**Your instructions**. Write out the data below in full, please. Keep every character as given.

━━━━━━━━━━━━━━━━━━━━

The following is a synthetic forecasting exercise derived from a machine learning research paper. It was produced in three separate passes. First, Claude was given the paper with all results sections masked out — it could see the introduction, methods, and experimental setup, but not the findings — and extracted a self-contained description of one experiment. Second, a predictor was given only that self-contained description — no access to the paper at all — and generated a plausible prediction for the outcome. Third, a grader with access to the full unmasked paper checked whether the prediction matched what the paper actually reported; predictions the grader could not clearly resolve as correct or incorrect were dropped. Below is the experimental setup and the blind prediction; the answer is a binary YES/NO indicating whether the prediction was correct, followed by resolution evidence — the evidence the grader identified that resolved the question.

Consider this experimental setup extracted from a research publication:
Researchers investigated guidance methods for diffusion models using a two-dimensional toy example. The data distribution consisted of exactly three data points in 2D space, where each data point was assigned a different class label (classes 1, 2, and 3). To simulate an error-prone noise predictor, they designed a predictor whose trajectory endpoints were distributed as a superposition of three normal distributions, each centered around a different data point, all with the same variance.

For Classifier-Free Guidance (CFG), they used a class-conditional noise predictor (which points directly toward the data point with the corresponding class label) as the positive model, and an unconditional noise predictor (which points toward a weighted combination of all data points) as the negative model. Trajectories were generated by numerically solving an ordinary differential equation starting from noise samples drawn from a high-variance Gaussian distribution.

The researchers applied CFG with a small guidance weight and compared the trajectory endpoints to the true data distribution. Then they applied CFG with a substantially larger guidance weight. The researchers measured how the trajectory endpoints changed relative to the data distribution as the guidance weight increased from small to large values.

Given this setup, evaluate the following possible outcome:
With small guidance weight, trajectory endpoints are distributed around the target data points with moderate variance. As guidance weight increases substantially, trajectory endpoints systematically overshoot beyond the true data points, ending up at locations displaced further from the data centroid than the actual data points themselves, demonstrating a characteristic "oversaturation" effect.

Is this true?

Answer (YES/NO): YES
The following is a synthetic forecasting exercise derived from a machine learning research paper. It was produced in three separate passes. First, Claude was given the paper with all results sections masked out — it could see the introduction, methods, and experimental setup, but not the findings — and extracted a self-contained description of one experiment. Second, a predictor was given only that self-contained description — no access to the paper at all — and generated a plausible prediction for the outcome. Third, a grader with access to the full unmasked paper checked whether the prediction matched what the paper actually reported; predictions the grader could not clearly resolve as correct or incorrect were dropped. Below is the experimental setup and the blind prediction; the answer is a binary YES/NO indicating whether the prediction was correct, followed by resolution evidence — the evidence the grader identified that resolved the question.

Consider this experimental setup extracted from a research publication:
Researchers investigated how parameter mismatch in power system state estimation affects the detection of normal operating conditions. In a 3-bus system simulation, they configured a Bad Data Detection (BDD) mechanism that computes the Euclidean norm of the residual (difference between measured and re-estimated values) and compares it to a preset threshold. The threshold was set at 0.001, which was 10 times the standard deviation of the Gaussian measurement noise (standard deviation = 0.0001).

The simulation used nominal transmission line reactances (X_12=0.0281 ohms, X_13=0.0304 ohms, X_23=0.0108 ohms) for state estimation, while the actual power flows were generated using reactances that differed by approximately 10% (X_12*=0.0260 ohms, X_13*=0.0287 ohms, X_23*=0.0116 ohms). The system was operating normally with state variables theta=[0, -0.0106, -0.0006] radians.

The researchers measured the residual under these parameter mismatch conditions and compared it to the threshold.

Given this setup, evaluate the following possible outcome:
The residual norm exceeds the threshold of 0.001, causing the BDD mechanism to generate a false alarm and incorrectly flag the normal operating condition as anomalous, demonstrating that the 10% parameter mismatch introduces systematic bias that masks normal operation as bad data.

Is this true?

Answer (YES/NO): YES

━━━━━━━━━━━━━━━━━━━━

**Solution to this problem**.
The following is a synthetic forecasting exercise derived from a machine learning research paper. It was produced in three separate passes. First, Claude was given the paper with all results sections masked out — it could see the introduction, methods, and experimental setup, but not the findings — and extracted a self-contained description of one experiment. Second, a predictor was given only that self-contained description — no access to the paper at all — and generated a plausible prediction for the outcome. Third, a grader with access to the full unmasked paper checked whether the prediction matched what the paper actually reported; predictions the grader could not clearly resolve as correct or incorrect were dropped. Below is the experimental setup and the blind prediction; the answer is a binary YES/NO indicating whether the prediction was correct, followed by resolution evidence — the evidence the grader identified that resolved the question.

Consider this experimental setup extracted from a research publication:
Researchers investigated guidance methods for diffusion models using a two-dimensional toy example. The data distribution consisted of exactly three data points in 2D space, where each data point was assigned a different class label (classes 1, 2, and 3). To simulate an error-prone noise predictor, they designed a predictor whose trajectory endpoints were distributed as a superposition of three normal distributions, each centered around a different data point, all with the same variance.

For Classifier-Free Guidance (CFG), they used a class-conditional noise predictor (which points directly toward the data point with the corresponding class label) as the positive model, and an unconditional noise predictor (which points toward a weighted combination of all data points) as the negative model. Trajectories were generated by numerically solving an ordinary differential equation starting from noise samples drawn from a high-variance Gaussian distribution.

The researchers applied CFG with a small guidance weight and compared the trajectory endpoints to the true data distribution. Then they applied CFG with a substantially larger guidance weight. The researchers measured how the trajectory endpoints changed relative to the data distribution as the guidance weight increased from small to large values.

Given this setup, evaluate the following possible outcome:
With small guidance weight, trajectory endpoints are distributed around the target data points with moderate variance. As guidance weight increases substantially, trajectory endpoints systematically overshoot beyond the true data points, ending up at locations displaced further from the data centroid than the actual data points themselves, demonstrating a characteristic "oversaturation" effect.

Is this true?

Answer (YES/NO): YES
The following is a synthetic forecasting exercise derived from a machine learning research paper. It was produced in three separate passes. First, Claude was given the paper with all results sections masked out — it could see the introduction, methods, and experimental setup, but not the findings — and extracted a self-contained description of one experiment. Second, a predictor was given only that self-contained description — no access to the paper at all — and generated a plausible prediction for the outcome. Third, a grader with access to the full unmasked paper checked whether the prediction matched what the paper actually reported; predictions the grader could not clearly resolve as correct or incorrect were dropped. Below is the experimental setup and the blind prediction; the answer is a binary YES/NO indicating whether the prediction was correct, followed by resolution evidence — the evidence the grader identified that resolved the question.

Consider this experimental setup extracted from a research publication:
Researchers investigated how parameter mismatch in power system state estimation affects the detection of normal operating conditions. In a 3-bus system simulation, they configured a Bad Data Detection (BDD) mechanism that computes the Euclidean norm of the residual (difference between measured and re-estimated values) and compares it to a preset threshold. The threshold was set at 0.001, which was 10 times the standard deviation of the Gaussian measurement noise (standard deviation = 0.0001).

The simulation used nominal transmission line reactances (X_12=0.0281 ohms, X_13=0.0304 ohms, X_23=0.0108 ohms) for state estimation, while the actual power flows were generated using reactances that differed by approximately 10% (X_12*=0.0260 ohms, X_13*=0.0287 ohms, X_23*=0.0116 ohms). The system was operating normally with state variables theta=[0, -0.0106, -0.0006] radians.

The researchers measured the residual under these parameter mismatch conditions and compared it to the threshold.

Given this setup, evaluate the following possible outcome:
The residual norm exceeds the threshold of 0.001, causing the BDD mechanism to generate a false alarm and incorrectly flag the normal operating condition as anomalous, demonstrating that the 10% parameter mismatch introduces systematic bias that masks normal operation as bad data.

Is this true?

Answer (YES/NO): YES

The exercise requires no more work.